Spooky Men Head to HOTA in June
HOTA Gold Coast hosts The Spooky Men's Chorale on 4 June as the group marks its anniversary with songs and humour.
What’s happening?
The Spooky Men’s Chorale will bring its anniversary tour to HOTA Gold Coast on Thursday, 4 June at 7.30 pm.
The Gold Coast show is part of the Very Spooky Queensland Tour, which starts after a warm-up concert in Melbourne on Sunday, 3 May. The Queensland run also includes Brisbane, Macleay Island, Ipswich, Toowoomba, Maleny and Noosa.
After Queensland, the group will head to the Enmore Theatre in Sydney on Thursday 11 June, before leaving for a 28-gig UK tour.
The anniversary run celebrates 25 Years of Pointless Grandeur and marks a major chapter for the bearded and hatted vocal group.
Why it matters?
This gives Gold Coast audiences a chance to see one of Australia’s most unusual and best-loved live acts during a landmark year.
The group has built a loyal following through close harmonies, humour, theatre and storytelling. Over time, they have helped reshape how men’s singing is seen on stage.
The Guardian captured that mix well, writing, “It takes a rare skill to be very silly, thoughtful, and sing in perfect harmony, but the Spooky Men’s Chorale manage to achieve just that.”
Local Impact
For the Gold Coast, the HOTA performance places the city on a select Queensland run during the group’s anniversary celebrations.
It also brings a nationally known act to a major local venue, giving fans a chance to catch the show without travelling to Brisbane or Sydney.
By the numbers
The group is marking 25 years since its first performance on 4 August 2001 at Eastside Paddington Church.
Since then, the chorale has played nearly 1000 gigs and released 8 albums, showing the scale of its long run.

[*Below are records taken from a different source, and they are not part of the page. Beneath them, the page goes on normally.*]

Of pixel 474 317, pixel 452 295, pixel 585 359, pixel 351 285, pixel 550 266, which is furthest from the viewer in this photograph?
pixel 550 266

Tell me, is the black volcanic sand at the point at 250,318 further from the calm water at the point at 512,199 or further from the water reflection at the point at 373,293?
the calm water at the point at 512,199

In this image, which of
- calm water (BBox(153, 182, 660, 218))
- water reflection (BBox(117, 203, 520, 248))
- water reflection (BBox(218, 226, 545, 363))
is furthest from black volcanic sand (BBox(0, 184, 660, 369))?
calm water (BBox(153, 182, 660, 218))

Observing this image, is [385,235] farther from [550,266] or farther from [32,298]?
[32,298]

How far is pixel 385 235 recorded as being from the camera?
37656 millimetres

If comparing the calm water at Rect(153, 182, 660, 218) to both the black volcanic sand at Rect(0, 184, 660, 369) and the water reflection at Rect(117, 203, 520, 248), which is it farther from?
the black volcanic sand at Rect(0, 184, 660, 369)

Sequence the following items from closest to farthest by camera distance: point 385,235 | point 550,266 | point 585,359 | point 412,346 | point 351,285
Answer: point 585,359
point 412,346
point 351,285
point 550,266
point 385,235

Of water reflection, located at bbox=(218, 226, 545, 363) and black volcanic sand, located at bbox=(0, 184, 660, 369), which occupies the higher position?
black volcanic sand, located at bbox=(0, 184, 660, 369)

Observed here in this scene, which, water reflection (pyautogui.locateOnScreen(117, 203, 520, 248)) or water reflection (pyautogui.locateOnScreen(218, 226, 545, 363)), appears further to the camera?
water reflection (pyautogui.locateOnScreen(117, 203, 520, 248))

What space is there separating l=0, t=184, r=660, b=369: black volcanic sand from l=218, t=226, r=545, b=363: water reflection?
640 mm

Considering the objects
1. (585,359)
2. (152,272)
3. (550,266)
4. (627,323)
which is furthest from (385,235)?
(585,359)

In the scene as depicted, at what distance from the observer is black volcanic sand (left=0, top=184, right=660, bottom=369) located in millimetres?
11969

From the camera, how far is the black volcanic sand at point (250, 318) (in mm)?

The group has already completed 14 tours of the UK and Europe, and a 28-gig UK tour will follow this Australian run.
Zoom In
Stephen Taberner founded the Spooky Men’s Chorale and draws inspiration from the Georgian choirs of the Caucasian mountains.
Its style both celebrates and pokes fun at masculinity. The result, according to the tour material, is “a unique cocktail of mighty boofiness, charming stupidity, and exquisite tenderness that may well bring a tear to your eye.”
Taberner said this anniversary show will offer more than a standard concert.
“This show will also offer the chance to join a massed audience choir, The Axis of Spook, for a ridiculous musical surround experience. There will be special spooky guests, a musical favourites lottery and a massed spooky man finale!”
He added, “Gird your loins: this is the one spooky show in the history of spooky shows that you should not miss....”
Zoom Out
What started as a genial group of bearded men on stage in 2001 has grown into a long-running act with strong fan loyalty in Australia and overseas.
This anniversary run also looks back at where the group began, while bringing forward the best of its current material. The Sydney show is being framed as a birthday party, a retrospective and a celebration of everything the group has become.
What To Look For Next?
As the anniversary tour moves through Queensland, the HOTA performance will give Gold Coast audiences their turn in a wider celebration of the group’s 25 years on stage.
The mix of retrospective moments and current material is expected to shape the night.